I once joked such logic had no stopping point. "Life itself is a risk!" I pronounced. "Everyone dies. It should probably be a crime to have a child at all, considering it's a guaranteed death sentence." Well, I should have known better than to joke in this day and age.
We're told science will prevent such problems in the future. Perhaps reproduction will become an entirely artificial process, thus ending the need for abortion. We'll be sterilized but our eggs and sperm shall be preserved elsewhere. That would end abortion, and abortion is evil, so shouldn't we be happy?
There should be no skepticism that genetic testing on the unborn is but a way station, and there should also be no doubt all our embryonic testing, our Dr. Frankenstein-meddling of humans with pigs, the murdering of the unsightly will all be done in the name of compassion. This is why we must confront the nature of compassion and the nature of suffering. This is also why we must question our own popular demand for an endless stream of products, of easy living. For in the very goods delivered us is a worldview, one which especially bears the rotten fruit of original sin. Our happiness is not tied to mere security, convenience, or comfort. Those are good things, but they are not ends in themselves, and if we pursue them alone we will lose our humanity in the seeking.
Psychologists increasingly speak of the value of 'resilience.' We become aware, grudgingly, that a smooth road is deceptive in its own way. Diversity requires, well, diversity. Hands which do not knit, sew, hew, carve, sow, reap, soothe: they still find a way to suffer. Anxiety, depression, a sense of unease fill us, because we have fled from suffering, which means we have fled from an opportunity to conquer our appetites and choose love rather than desire. We have fled from the chance to receive grace, choosing to dictate the terms under which we live instead. Love can teach us how to desire rightly; desire pursued for its own sake cripples our ability to love. Grace can help us bear suffering; the unyielding pursuit of control snaps our humanity in two.

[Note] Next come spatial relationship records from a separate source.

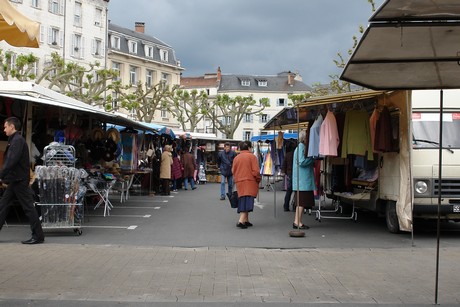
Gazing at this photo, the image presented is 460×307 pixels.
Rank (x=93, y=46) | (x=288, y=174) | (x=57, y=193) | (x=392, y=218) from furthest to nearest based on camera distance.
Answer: (x=93, y=46)
(x=288, y=174)
(x=392, y=218)
(x=57, y=193)

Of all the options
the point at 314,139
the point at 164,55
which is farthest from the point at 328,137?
the point at 164,55

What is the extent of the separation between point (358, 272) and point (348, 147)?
4.57m

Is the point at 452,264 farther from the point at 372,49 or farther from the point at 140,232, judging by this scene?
the point at 140,232

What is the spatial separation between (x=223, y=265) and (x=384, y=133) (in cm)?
455

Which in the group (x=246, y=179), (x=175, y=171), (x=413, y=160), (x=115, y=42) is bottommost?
(x=175, y=171)

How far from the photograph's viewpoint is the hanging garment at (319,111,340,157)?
11.4 meters

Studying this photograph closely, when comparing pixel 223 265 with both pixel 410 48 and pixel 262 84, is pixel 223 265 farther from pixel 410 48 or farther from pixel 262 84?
pixel 262 84

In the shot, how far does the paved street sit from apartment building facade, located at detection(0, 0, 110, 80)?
132 ft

Only Christianity can truly move us from a utilitarian acceptance of suffering to love. This has been dismissed as masochism, the religion of slaves and women. Personally I think Ayn Rand and Nietzsche lacked the joy and peace of the saints. There is, perhaps, a practical argument to be made that true happiness is to be found in the Cross. But happiness pursued for happiness is doomed to failure. Happiness is an after-effect of love. And when we love the sufferer we do not eliminate them. Our fate is bound to theirs. There is more to this than meets the eye: these are gifts, if we dare to receive them.
May those of us who still believe life is not a product to review reject the "bigger better faster stronger" mentality as the road to suffering without redemption, a world of nihilism, of permanent fluorescent lighting blinding us from understanding the grace we receive when we accept everyone as our neighbor, however they appear to us. As long as one human being is labeled an inconvenience unworthy of love and acceptance, we are all in danger of being labeled so ourselves. Rather than denying ourselves the mysteries of love, suffering, and existence, let us instead choose a compassion that leaves room for grace.